══ EXERCISE INPUTS

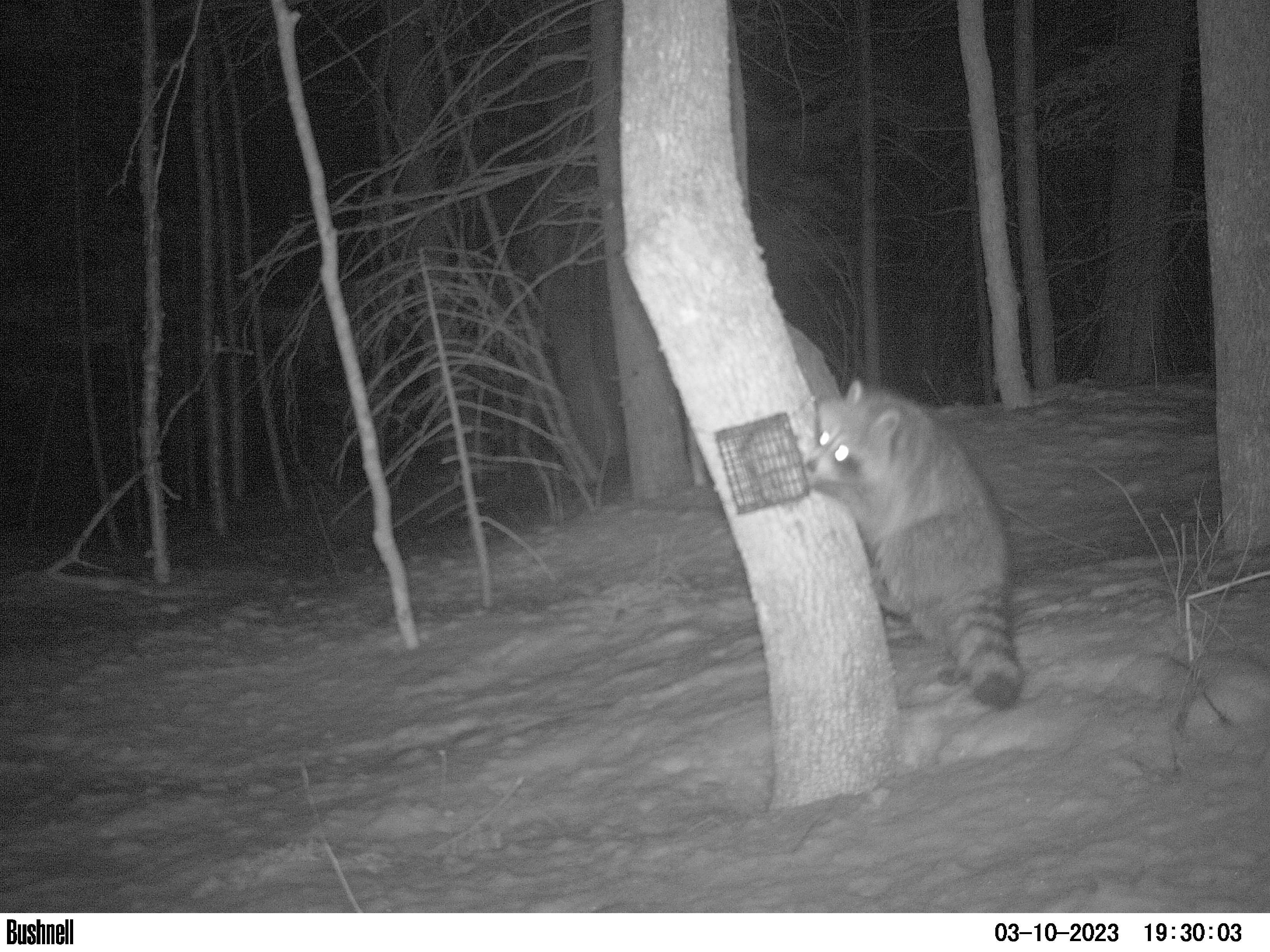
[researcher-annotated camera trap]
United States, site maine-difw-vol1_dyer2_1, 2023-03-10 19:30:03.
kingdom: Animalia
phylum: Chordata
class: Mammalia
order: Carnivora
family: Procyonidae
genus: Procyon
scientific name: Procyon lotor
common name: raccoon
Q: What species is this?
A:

════

> [TASK DIRECTIONS] Excluding pictures, print all lines above exactly.

> [PROBLEM SOLUTION]
[researcher-annotated camera trap]
United States, site maine-difw-vol1_dyer2_1, 2023-03-10 19:30:03.
kingdom: Animalia
phylum: Chordata
class: Mammalia
order: Carnivora
family: Procyonidae
genus: Procyon
scientific name: Procyon lotor
common name: raccoon
Q: What species is this?
A:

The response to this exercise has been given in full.